_GOAL OF THE EXERCISE_: Reproduce every row below, substituting "observer" for each occurrence of "viewer" and leaving all else unchanged. Omit the pictures from your answer.

Questions on scene geometry
——
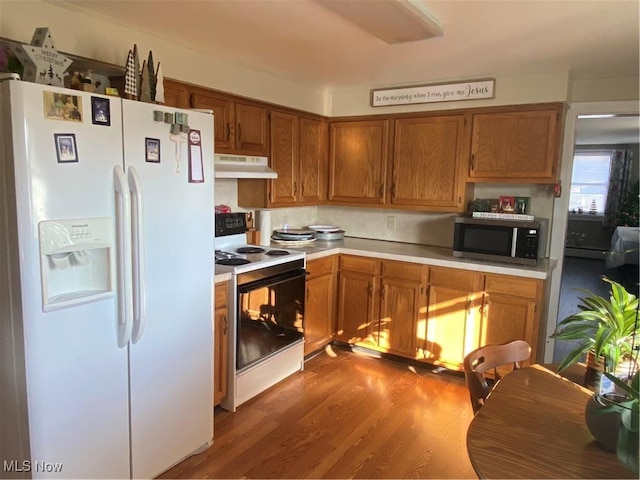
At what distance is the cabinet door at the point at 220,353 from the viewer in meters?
2.64

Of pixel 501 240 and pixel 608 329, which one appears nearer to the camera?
pixel 608 329

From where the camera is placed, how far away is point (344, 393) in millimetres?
3072

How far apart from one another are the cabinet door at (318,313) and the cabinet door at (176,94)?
155cm

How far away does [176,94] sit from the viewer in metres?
2.70

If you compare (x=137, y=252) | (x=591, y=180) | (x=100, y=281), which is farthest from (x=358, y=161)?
(x=591, y=180)

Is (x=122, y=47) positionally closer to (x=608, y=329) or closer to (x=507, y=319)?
(x=608, y=329)

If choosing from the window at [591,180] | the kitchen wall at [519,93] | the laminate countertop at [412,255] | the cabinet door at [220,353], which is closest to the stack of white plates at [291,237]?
the laminate countertop at [412,255]

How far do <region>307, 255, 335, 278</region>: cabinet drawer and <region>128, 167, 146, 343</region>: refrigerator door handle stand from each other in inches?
64.2

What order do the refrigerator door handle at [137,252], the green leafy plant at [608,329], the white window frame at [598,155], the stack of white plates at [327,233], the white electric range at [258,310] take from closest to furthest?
1. the green leafy plant at [608,329]
2. the refrigerator door handle at [137,252]
3. the white electric range at [258,310]
4. the stack of white plates at [327,233]
5. the white window frame at [598,155]

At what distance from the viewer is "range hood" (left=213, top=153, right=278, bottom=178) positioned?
289 cm

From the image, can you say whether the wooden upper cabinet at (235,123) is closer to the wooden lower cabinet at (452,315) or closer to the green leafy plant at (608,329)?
the wooden lower cabinet at (452,315)

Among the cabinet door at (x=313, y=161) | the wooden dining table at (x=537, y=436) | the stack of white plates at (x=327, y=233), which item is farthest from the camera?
the stack of white plates at (x=327, y=233)

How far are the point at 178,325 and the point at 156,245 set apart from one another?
424 mm

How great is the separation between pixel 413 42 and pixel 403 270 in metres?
1.65
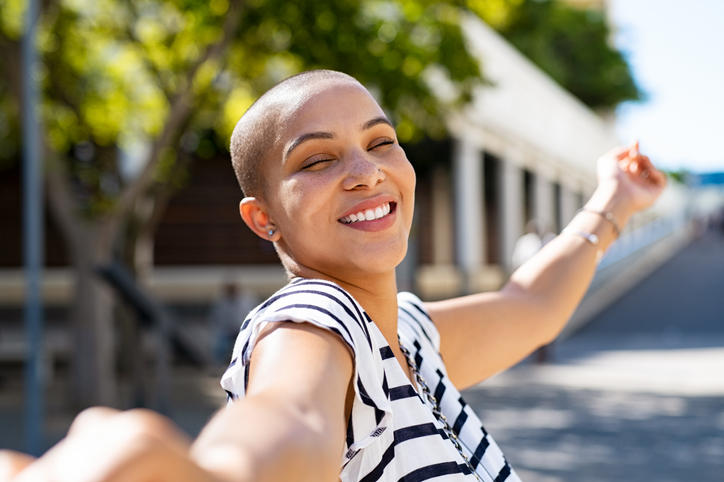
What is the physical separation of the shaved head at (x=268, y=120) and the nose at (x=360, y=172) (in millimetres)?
93

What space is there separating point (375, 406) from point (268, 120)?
16.1 inches

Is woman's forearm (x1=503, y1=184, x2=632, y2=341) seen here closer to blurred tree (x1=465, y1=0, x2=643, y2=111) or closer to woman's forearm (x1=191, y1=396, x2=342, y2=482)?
woman's forearm (x1=191, y1=396, x2=342, y2=482)

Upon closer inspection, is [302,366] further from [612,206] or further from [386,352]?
[612,206]

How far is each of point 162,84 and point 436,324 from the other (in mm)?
10699

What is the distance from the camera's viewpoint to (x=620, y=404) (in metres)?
10.2

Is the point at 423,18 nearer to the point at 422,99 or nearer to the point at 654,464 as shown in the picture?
the point at 422,99

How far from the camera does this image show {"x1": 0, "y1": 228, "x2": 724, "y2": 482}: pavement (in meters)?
7.41

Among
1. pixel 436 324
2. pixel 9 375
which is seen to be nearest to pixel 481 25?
pixel 9 375

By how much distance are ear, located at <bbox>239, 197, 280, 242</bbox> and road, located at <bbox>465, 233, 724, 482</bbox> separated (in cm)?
579

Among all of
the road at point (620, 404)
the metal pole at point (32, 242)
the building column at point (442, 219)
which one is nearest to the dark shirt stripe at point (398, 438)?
the road at point (620, 404)

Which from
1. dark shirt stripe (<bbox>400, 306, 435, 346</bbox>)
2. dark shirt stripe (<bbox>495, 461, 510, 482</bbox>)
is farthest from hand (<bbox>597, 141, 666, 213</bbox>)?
dark shirt stripe (<bbox>495, 461, 510, 482</bbox>)

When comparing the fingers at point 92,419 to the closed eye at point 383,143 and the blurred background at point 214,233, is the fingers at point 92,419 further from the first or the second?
the blurred background at point 214,233

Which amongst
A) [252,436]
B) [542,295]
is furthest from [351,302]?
[542,295]

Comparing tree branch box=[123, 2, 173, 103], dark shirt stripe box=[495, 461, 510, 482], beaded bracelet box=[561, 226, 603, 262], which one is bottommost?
dark shirt stripe box=[495, 461, 510, 482]
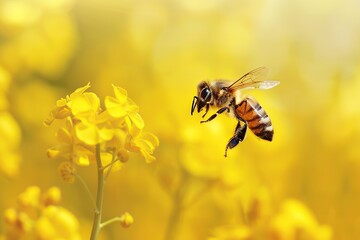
——
_RESULT OF THIS TASK_:
At what distance is the cabinet door at the point at 220,353 from the observer in meters?
2.64

Of pixel 501 240 and pixel 608 329, which one appears nearer to the camera?
pixel 608 329

From where the camera is placed, how far away is point (344, 393) in millimetres?
3072

How far apart from one another are the cabinet door at (318,313) and the cabinet door at (176,94)?
155cm

How far away does [176,94] sit from the observer in metres?
2.70

If you compare (x=137, y=252) | (x=591, y=180) | (x=100, y=281), which is farthest from (x=358, y=161)?
(x=591, y=180)

Is (x=122, y=47) positionally closer to (x=608, y=329) or closer to (x=507, y=319)?
(x=608, y=329)

If choosing from the window at [591,180] | the kitchen wall at [519,93] | the laminate countertop at [412,255] | the cabinet door at [220,353], which is closest to the stack of white plates at [291,237]?
the laminate countertop at [412,255]

How far do <region>307, 255, 335, 278</region>: cabinet drawer and <region>128, 167, 146, 343</region>: refrigerator door handle stand from each other in inches?
64.2

What order do the refrigerator door handle at [137,252], the green leafy plant at [608,329], the white window frame at [598,155], the stack of white plates at [327,233], the white electric range at [258,310] take from closest to furthest?
1. the green leafy plant at [608,329]
2. the refrigerator door handle at [137,252]
3. the white electric range at [258,310]
4. the stack of white plates at [327,233]
5. the white window frame at [598,155]

At what distance from the observer is "range hood" (left=213, top=153, right=278, bottom=178) positioned?
289 cm

From the image, can you say whether the wooden upper cabinet at (235,123) is closer to the wooden lower cabinet at (452,315) or closer to the green leafy plant at (608,329)?
the wooden lower cabinet at (452,315)

Among the cabinet door at (x=313, y=161) | the wooden dining table at (x=537, y=436) | the stack of white plates at (x=327, y=233), which item is farthest from the camera?
the stack of white plates at (x=327, y=233)

How far are the point at 178,325 and the point at 156,245 set apart from one another?
424 mm

How great is the separation between pixel 413 42 and pixel 403 270 in metres?
1.65
What is the physical separation of the shaved head at (x=268, y=120) and the nose at (x=360, y=172) (in millimetres)?
93

What space is there separating point (375, 406) from point (268, 120)?
16.1 inches

Is woman's forearm (x1=503, y1=184, x2=632, y2=341) seen here closer to blurred tree (x1=465, y1=0, x2=643, y2=111) or closer to woman's forearm (x1=191, y1=396, x2=342, y2=482)?
woman's forearm (x1=191, y1=396, x2=342, y2=482)

Upon closer inspection, is [302,366] further from [612,206] or further from [386,352]?
[612,206]

How far is each of point 162,84 and point 436,324 from the other (in mm)?
10699

What is the distance from the camera's viewpoint to (x=620, y=404) (in metres)?
10.2

Is the point at 423,18 nearer to the point at 422,99 or nearer to the point at 654,464 as shown in the picture?
the point at 422,99

How far from the camera does this image show {"x1": 0, "y1": 228, "x2": 724, "y2": 482}: pavement (in meters)?
7.41

Among
1. pixel 436 324
2. pixel 9 375
which is seen to be nearest to pixel 481 25?
pixel 9 375

By how much distance are ear, located at <bbox>239, 197, 280, 242</bbox> and road, located at <bbox>465, 233, 724, 482</bbox> separated (in cm)?
579

Among all of
the road at point (620, 404)
the metal pole at point (32, 242)
the building column at point (442, 219)
which one is nearest to the dark shirt stripe at point (398, 438)?
the road at point (620, 404)

Which from
1. dark shirt stripe (<bbox>400, 306, 435, 346</bbox>)
2. dark shirt stripe (<bbox>495, 461, 510, 482</bbox>)
is farthest from hand (<bbox>597, 141, 666, 213</bbox>)?
dark shirt stripe (<bbox>495, 461, 510, 482</bbox>)

When comparing the fingers at point 92,419 to the closed eye at point 383,143 and the blurred background at point 214,233, is the fingers at point 92,419 further from the first or the second?
the blurred background at point 214,233

Which amongst
A) [252,436]
B) [542,295]
is furthest from [351,302]?
[542,295]

Comparing tree branch box=[123, 2, 173, 103], dark shirt stripe box=[495, 461, 510, 482], beaded bracelet box=[561, 226, 603, 262], which one is bottommost?
dark shirt stripe box=[495, 461, 510, 482]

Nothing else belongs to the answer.